Miré a un lado y a otro hasta que entreví a Denna fuera del alcance de la luz. Estaba de pie cerca de un hombre ancho de espaldas en cuya calva se reflejaba la luz de la luna. ¿Lo estaba abrazando? ¿Era su mecenas?

Por fin mis ojos se acostumbraron lo suficiente a la oscuridad y pude ver que estaban muy cerca el uno del otro y muy quietos, pero que Denna no lo abrazaba. Denna tenía un brazo estirado y tenso, y en su mano, pegada al cuello de aquel hombre, distinguí un destello blanco de luna sobre metal, como una lejana estrella.

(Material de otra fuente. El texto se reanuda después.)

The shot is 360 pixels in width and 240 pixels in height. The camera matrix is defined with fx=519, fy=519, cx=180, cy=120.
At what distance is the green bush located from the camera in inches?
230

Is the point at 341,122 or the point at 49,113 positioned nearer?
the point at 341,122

La mujer que estaba tendida en el suelo empezó a moverse, y Denna le dijo algo. La mujer se levantó con dificultad, tambaleándose un poco al pisarse el borde del vestido; entonces pasó despacio al lado de la pareja, manteniéndose cerca de la pared al dirigirse hacia la entrada del callejón.

Una vez que la mujer se hubo retirado, Denna dijo algo más. Estaba demasiado lejos para entender lo que decía, pero su voz, dura y crispada, hizo que se me erizara el vello de los brazos.

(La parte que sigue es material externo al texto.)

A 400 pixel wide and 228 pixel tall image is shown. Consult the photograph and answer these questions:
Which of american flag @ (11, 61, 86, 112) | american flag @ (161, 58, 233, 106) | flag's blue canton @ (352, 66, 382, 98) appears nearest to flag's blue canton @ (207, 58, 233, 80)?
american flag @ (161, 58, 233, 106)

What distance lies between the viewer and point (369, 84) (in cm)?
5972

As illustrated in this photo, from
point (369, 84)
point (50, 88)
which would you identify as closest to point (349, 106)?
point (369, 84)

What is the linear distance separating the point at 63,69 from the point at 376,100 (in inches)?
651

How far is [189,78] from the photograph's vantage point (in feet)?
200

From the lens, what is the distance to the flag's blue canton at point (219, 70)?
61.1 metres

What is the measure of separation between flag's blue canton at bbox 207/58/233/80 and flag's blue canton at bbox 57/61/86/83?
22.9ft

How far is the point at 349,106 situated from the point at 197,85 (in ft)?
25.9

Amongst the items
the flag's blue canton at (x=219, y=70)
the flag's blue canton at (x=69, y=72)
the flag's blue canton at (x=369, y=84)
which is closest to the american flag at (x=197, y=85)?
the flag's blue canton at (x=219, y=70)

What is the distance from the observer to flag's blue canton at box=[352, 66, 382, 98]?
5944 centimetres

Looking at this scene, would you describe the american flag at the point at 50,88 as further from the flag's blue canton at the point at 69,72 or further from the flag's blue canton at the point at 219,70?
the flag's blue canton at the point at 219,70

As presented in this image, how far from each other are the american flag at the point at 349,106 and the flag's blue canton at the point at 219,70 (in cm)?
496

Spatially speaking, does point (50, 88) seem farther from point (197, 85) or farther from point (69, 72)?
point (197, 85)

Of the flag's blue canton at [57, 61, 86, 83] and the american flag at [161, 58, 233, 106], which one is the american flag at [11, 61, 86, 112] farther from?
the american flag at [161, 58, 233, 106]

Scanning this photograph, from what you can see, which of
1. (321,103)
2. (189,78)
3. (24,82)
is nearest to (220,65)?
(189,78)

Denna se apartó del hombre; él retrocedió y se llevó una mano a un lado del cuello. Empezó a insultarla ferozmente, escupiendo y amenazándola con la mano que tenía libre. Su voz era más potente que la de Denna, pero arrastraba las palabras y no entendí prácticamente nada de lo que decía, aunque sí distinguí la palabra «puta» varias veces.

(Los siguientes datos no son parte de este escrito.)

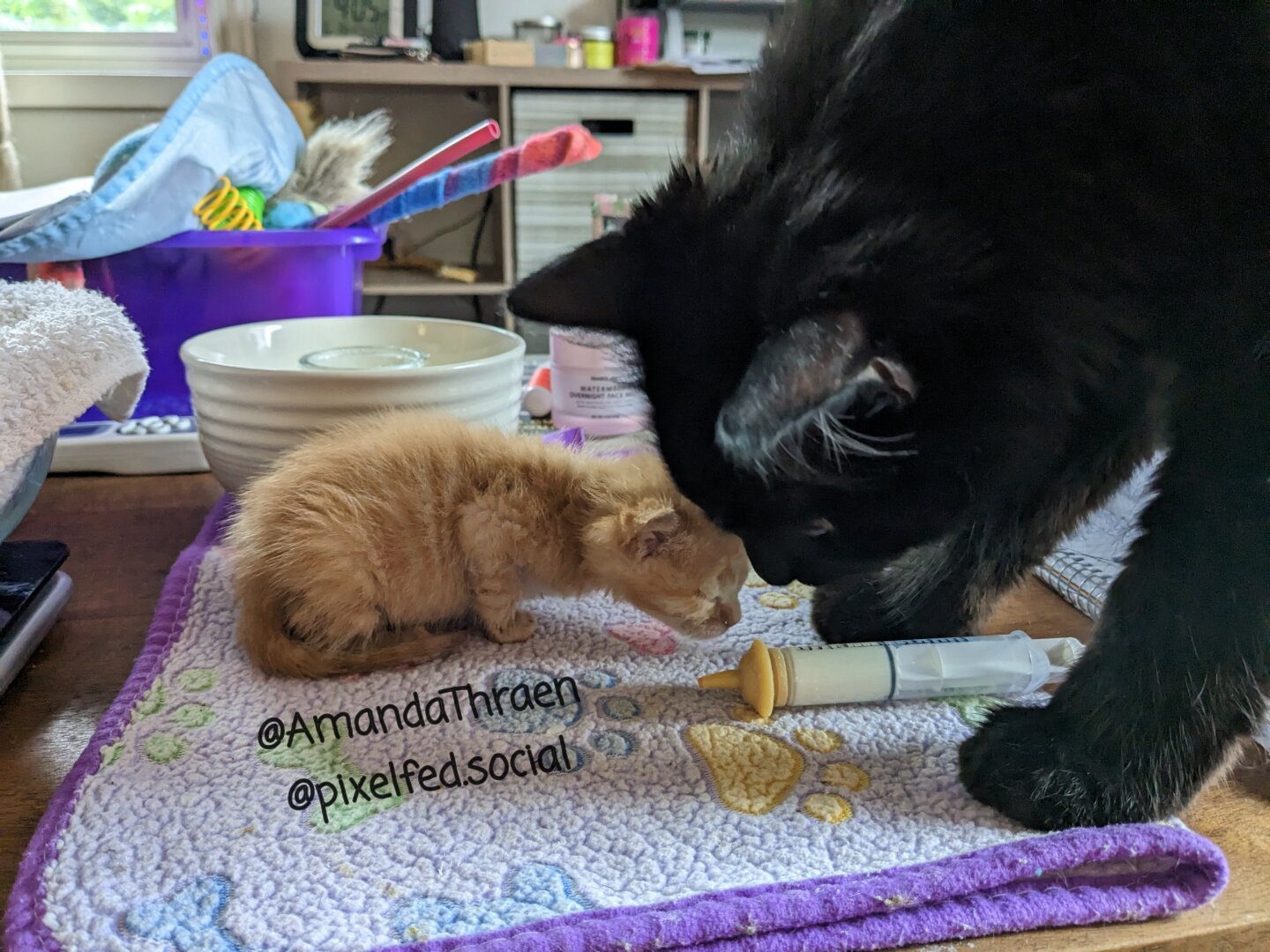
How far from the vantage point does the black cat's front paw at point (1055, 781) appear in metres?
0.42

Pese a hablar mucho, el hombre no volvió a acercarse a Denna. Ella se quedó plantada ante él, con los pies bien afianzados en el suelo. Sujetaba el cuchillo, inclinado hacia arriba, delante del cuerpo. Su postura era casi despreocupada. Casi.

Después de maldecir durante cerca de un minuto, el hombre dio medio paso adelante, alzando un puño. Denna dijo algo e hizo un rápido y breve movimiento con el cuchillo hacia la entrepierna del hombre. El callejón quedó en silencio, y el hombre levantó un poco los hombros. Denna repitió aquel movimiento, y el hombre empezó a maldecir en voz más baja, se dio la vuelta y echó a andar por el callejón sin dejar de apretarse el cuello con una mano.

Denna esperó a que el hombre se perdiera de vista; entonces se relajó y, con cuidado, se guardó el cuchillo en un bolsillo. Se dio la vuelta y se dirigió hacia la entrada del callejón.